Items listed in a dataset
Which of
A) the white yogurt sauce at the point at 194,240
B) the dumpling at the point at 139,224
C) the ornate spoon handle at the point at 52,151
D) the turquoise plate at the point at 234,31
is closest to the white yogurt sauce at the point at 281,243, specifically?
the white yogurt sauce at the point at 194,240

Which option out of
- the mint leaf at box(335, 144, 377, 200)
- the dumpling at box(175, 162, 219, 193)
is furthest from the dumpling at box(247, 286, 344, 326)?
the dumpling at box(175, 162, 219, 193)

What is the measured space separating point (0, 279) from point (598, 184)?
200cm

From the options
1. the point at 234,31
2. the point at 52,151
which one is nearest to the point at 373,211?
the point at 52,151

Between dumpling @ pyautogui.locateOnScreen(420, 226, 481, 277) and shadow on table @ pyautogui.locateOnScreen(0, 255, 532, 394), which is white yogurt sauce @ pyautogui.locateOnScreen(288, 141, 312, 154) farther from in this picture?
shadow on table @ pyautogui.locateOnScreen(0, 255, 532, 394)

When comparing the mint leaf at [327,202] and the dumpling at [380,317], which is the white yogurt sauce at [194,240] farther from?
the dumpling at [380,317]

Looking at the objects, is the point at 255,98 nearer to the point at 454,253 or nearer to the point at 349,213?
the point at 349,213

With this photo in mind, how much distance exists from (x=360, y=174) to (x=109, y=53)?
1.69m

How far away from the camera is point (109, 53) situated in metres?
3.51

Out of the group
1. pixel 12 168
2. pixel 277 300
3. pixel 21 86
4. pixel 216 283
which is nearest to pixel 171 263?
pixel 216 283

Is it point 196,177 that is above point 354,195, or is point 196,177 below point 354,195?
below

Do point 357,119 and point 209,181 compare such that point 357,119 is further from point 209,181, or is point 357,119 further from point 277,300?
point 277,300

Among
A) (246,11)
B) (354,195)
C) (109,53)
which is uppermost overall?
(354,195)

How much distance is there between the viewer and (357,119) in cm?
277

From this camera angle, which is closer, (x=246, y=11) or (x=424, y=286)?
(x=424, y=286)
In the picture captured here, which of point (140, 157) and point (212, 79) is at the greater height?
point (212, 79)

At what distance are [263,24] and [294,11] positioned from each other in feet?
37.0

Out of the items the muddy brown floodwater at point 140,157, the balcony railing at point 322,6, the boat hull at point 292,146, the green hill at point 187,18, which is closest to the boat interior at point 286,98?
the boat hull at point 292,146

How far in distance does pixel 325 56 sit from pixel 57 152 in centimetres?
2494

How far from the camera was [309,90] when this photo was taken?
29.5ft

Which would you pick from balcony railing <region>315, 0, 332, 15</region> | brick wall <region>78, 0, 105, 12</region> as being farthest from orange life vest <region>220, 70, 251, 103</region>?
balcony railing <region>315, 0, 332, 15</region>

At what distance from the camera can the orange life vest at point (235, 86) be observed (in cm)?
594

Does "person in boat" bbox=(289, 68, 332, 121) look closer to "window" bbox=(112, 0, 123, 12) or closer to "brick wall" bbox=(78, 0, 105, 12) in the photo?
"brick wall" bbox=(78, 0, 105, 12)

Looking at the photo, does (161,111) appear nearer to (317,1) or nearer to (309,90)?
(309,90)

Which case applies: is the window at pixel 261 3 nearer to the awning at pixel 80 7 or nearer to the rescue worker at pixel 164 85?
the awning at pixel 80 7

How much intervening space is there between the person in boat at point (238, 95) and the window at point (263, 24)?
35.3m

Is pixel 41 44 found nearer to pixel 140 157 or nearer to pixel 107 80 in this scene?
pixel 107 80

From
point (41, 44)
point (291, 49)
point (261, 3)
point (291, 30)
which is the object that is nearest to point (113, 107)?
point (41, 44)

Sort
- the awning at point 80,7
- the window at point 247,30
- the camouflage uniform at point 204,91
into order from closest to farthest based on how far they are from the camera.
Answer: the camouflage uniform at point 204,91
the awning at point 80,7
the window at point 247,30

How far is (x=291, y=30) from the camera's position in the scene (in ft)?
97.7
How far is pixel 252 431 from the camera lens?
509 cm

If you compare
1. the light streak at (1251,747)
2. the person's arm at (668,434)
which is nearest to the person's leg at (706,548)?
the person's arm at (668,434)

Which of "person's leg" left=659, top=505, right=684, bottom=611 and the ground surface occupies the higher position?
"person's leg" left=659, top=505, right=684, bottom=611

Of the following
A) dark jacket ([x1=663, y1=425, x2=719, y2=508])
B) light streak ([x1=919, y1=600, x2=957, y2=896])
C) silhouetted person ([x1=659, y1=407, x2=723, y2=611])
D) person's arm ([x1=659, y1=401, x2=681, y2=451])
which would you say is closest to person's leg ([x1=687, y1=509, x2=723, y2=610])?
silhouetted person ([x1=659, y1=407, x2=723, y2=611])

* [Exercise] Rewrite all of the material above, changing each "mint leaf" to "basil leaf" and keeping every other word the same.

* [Exercise solution]
Which of
A) the white yogurt sauce at the point at 194,240
B) the dumpling at the point at 139,224
C) the ornate spoon handle at the point at 52,151
D) the turquoise plate at the point at 234,31
is closest to the white yogurt sauce at the point at 281,243, specifically?
the white yogurt sauce at the point at 194,240

Which option out of
- the basil leaf at box(335, 144, 377, 200)
- the dumpling at box(175, 162, 219, 193)
is furthest from the dumpling at box(247, 286, 344, 326)?
the dumpling at box(175, 162, 219, 193)

What is the measured space separating point (0, 279) from point (598, 184)?
200cm

From the options
1. the point at 234,31
2. the point at 52,151
which one is nearest to the point at 373,211?
the point at 52,151

Between dumpling @ pyautogui.locateOnScreen(420, 226, 481, 277) and shadow on table @ pyautogui.locateOnScreen(0, 255, 532, 394), which is white yogurt sauce @ pyautogui.locateOnScreen(288, 141, 312, 154) farther from in this picture?
shadow on table @ pyautogui.locateOnScreen(0, 255, 532, 394)

When comparing the basil leaf at [327,202] and the dumpling at [380,317], which is the white yogurt sauce at [194,240] farther from?
the dumpling at [380,317]

Looking at the objects, is the point at 255,98 nearer to the point at 454,253 or nearer to the point at 349,213?
the point at 349,213

With this photo in mind, how much distance exists from (x=360, y=174) to (x=109, y=53)?
1.69m

How far away from the camera is point (109, 53) situated in metres?
3.51

Out of the group
1. pixel 12 168
2. pixel 277 300
3. pixel 21 86
4. pixel 216 283
which is nearest to pixel 171 263?
pixel 216 283

Is it point 196,177 that is above point 354,195, or is point 196,177 below point 354,195?
below

Do point 357,119 and point 209,181 compare such that point 357,119 is further from point 209,181, or is point 357,119 further from point 277,300?
point 277,300

Among
A) (246,11)
B) (354,195)
C) (109,53)
which is uppermost overall?
(354,195)

How much distance is there between the viewer and (357,119) in cm?
277

From this camera angle, which is closer, (x=246, y=11) or (x=424, y=286)?
(x=424, y=286)
In the picture captured here, which of point (140, 157) and point (212, 79) is at the greater height?
point (212, 79)

At what distance are [263,24] and [294,11] positioned from each other in feet?
37.0

Out of the items the muddy brown floodwater at point 140,157, the balcony railing at point 322,6, the boat hull at point 292,146, the green hill at point 187,18, which is closest to the boat interior at point 286,98?
the boat hull at point 292,146

How far in distance does pixel 325 56 sit from pixel 57 152 in centimetres?
2494

How far from the camera was [309,90] when this photo was taken?
29.5ft

Which would you pick from balcony railing <region>315, 0, 332, 15</region> | brick wall <region>78, 0, 105, 12</region> as being farthest from orange life vest <region>220, 70, 251, 103</region>?
balcony railing <region>315, 0, 332, 15</region>

At what distance from the camera can the orange life vest at point (235, 86) be observed (in cm)?
594

Does "person in boat" bbox=(289, 68, 332, 121) look closer to "window" bbox=(112, 0, 123, 12) or closer to "brick wall" bbox=(78, 0, 105, 12) in the photo?
"brick wall" bbox=(78, 0, 105, 12)

Looking at the photo, does (161,111) appear nearer to (317,1) or nearer to (309,90)?
(309,90)

Which case applies: is the window at pixel 261 3 nearer to the awning at pixel 80 7 or nearer to the rescue worker at pixel 164 85?
the awning at pixel 80 7

How much intervening space is there between the person in boat at point (238, 95) and the window at point (263, 24)?
35.3m

Is pixel 41 44 found nearer to pixel 140 157 or nearer to pixel 107 80 in this scene?
pixel 107 80

From
point (41, 44)
point (291, 49)
point (261, 3)
point (291, 30)
which is the object that is nearest to point (113, 107)?
point (41, 44)

Sort
- the awning at point 80,7
- the window at point 247,30
- the camouflage uniform at point 204,91
into order from closest to farthest based on how far they are from the camera.
Answer: the camouflage uniform at point 204,91
the awning at point 80,7
the window at point 247,30

How far is (x=291, y=30) from the camera's position in the scene (in ft)?
97.7
How far is pixel 252 431 from the camera lens?
509 cm

If you compare
1. the light streak at (1251,747)
2. the person's arm at (668,434)
which is nearest to the person's leg at (706,548)?
the person's arm at (668,434)

Which of "person's leg" left=659, top=505, right=684, bottom=611 and the ground surface occupies the higher position?
"person's leg" left=659, top=505, right=684, bottom=611

Of the following
A) dark jacket ([x1=663, y1=425, x2=719, y2=508])
B) light streak ([x1=919, y1=600, x2=957, y2=896])
C) silhouetted person ([x1=659, y1=407, x2=723, y2=611])
D) person's arm ([x1=659, y1=401, x2=681, y2=451])
which would you say is closest to person's leg ([x1=687, y1=509, x2=723, y2=610])?
silhouetted person ([x1=659, y1=407, x2=723, y2=611])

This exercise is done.